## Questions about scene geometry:
-- BEGIN --

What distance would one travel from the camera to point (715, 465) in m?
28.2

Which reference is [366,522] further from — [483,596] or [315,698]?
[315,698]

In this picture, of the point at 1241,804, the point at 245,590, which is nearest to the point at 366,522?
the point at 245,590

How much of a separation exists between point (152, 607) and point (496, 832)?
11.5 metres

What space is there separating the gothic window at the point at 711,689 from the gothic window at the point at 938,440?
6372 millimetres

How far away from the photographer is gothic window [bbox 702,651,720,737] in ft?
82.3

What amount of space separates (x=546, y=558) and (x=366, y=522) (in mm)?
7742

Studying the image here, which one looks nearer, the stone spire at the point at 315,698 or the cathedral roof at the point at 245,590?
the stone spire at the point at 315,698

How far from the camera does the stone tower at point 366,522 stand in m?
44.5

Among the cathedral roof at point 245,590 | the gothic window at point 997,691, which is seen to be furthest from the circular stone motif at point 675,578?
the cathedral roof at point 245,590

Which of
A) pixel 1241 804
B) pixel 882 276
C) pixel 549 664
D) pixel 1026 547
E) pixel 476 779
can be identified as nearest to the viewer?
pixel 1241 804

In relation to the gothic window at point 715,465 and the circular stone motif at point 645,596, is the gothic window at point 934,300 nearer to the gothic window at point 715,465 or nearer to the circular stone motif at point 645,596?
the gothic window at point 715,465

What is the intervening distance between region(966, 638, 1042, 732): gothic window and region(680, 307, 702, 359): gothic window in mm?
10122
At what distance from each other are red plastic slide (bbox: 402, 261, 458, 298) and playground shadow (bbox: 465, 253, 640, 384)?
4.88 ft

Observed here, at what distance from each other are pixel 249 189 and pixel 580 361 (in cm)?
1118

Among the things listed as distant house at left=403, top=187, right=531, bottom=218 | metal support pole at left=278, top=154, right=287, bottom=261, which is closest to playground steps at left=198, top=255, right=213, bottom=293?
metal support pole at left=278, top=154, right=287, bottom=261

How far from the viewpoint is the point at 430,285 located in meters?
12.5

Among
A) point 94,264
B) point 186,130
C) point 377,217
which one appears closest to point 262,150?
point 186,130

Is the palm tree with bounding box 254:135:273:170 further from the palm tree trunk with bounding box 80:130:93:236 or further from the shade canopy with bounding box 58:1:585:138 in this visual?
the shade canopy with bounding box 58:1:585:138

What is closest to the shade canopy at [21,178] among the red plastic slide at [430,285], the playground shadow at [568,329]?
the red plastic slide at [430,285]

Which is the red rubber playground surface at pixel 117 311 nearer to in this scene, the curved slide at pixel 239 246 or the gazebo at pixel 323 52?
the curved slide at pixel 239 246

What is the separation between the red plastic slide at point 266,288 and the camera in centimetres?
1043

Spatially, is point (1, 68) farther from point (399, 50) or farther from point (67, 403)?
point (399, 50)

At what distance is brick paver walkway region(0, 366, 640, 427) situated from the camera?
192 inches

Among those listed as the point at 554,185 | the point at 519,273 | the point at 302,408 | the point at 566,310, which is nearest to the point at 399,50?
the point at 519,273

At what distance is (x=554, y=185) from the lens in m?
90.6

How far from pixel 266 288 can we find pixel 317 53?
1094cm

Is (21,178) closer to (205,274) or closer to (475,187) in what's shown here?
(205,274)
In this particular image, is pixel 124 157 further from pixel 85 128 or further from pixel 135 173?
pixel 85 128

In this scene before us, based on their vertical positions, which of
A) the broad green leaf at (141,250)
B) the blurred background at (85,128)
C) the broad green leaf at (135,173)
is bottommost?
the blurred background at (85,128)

-- END --

## SET TASK:
Your task is to print the whole listing again exactly.

## FULL OUTPUT:
What distance would one travel from the camera to point (715, 465) in m?
28.2

Which reference is [366,522] further from — [483,596] or [315,698]?
[315,698]

In this picture, of the point at 1241,804, the point at 245,590, which is nearest to the point at 366,522?
the point at 245,590

How much of a separation exists between point (152, 607) and point (496, 832)?
11.5 metres

What space is there separating the gothic window at the point at 711,689 from the gothic window at the point at 938,440?
6372 millimetres

How far away from the photographer is gothic window [bbox 702,651,720,737] in ft?
82.3

What amount of space separates (x=546, y=558) and (x=366, y=522) (in mm)?
7742

Studying the image here, which one looks nearer, the stone spire at the point at 315,698 or the cathedral roof at the point at 245,590?
the stone spire at the point at 315,698

How far from the camera does the stone tower at point 366,522 stand in m?
44.5

Among the cathedral roof at point 245,590 | the gothic window at point 997,691, which is seen to be furthest from the circular stone motif at point 675,578?
the cathedral roof at point 245,590

Which of
A) pixel 1241 804
B) pixel 882 276
C) pixel 549 664
D) pixel 1026 547
E) pixel 476 779
can be identified as nearest to the viewer?
pixel 1241 804

In relation to the gothic window at point 715,465 and the circular stone motif at point 645,596, is the gothic window at point 934,300 nearer to the gothic window at point 715,465 or nearer to the circular stone motif at point 645,596?
the gothic window at point 715,465

What is the intervening distance between region(966, 638, 1042, 732): gothic window and region(680, 307, 702, 359): gothic window in mm?
10122
At what distance from each other are red plastic slide (bbox: 402, 261, 458, 298) and playground shadow (bbox: 465, 253, 640, 384)?
4.88 ft

Observed here, at what distance from each other are pixel 249 189 and pixel 580 361 (in cm)?
1118

Among the things listed as distant house at left=403, top=187, right=531, bottom=218 | metal support pole at left=278, top=154, right=287, bottom=261, which is closest to playground steps at left=198, top=255, right=213, bottom=293?
metal support pole at left=278, top=154, right=287, bottom=261

How far from the viewpoint is the point at 430,285 located in meters?
12.5

Among
A) point 94,264
B) point 186,130
C) point 377,217
which one appears closest to point 262,150?
point 186,130

Is the palm tree with bounding box 254:135:273:170 further from the palm tree trunk with bounding box 80:130:93:236 or further from the shade canopy with bounding box 58:1:585:138 in this visual?
the shade canopy with bounding box 58:1:585:138

What is closest to the shade canopy at [21,178] among the red plastic slide at [430,285], the playground shadow at [568,329]?
the red plastic slide at [430,285]

Which is the red rubber playground surface at pixel 117 311 nearer to in this scene, the curved slide at pixel 239 246 or the gazebo at pixel 323 52?
the curved slide at pixel 239 246

What is the separation between the red plastic slide at point 266,288 and the camera in centimetres?
1043

Spatially, is point (1, 68) farther from point (399, 50) or farther from point (67, 403)?
point (399, 50)

At what distance is brick paver walkway region(0, 366, 640, 427) situated from the camera?
192 inches

Among those listed as the point at 554,185 | the point at 519,273 | the point at 302,408 | the point at 566,310, which is nearest to the point at 399,50?
the point at 519,273

At what distance is (x=554, y=185) from the lens in m?
90.6

How far from pixel 266 288 can we find pixel 317 53?
1094cm

Is (21,178) closer to (205,274) or closer to (475,187) in what's shown here?
(205,274)
In this particular image, is pixel 124 157 further from pixel 85 128 or further from pixel 135 173?
pixel 85 128

In this scene before us, based on their vertical positions, which of
A) the broad green leaf at (141,250)
B) the blurred background at (85,128)
C) the broad green leaf at (135,173)
is bottommost?
the blurred background at (85,128)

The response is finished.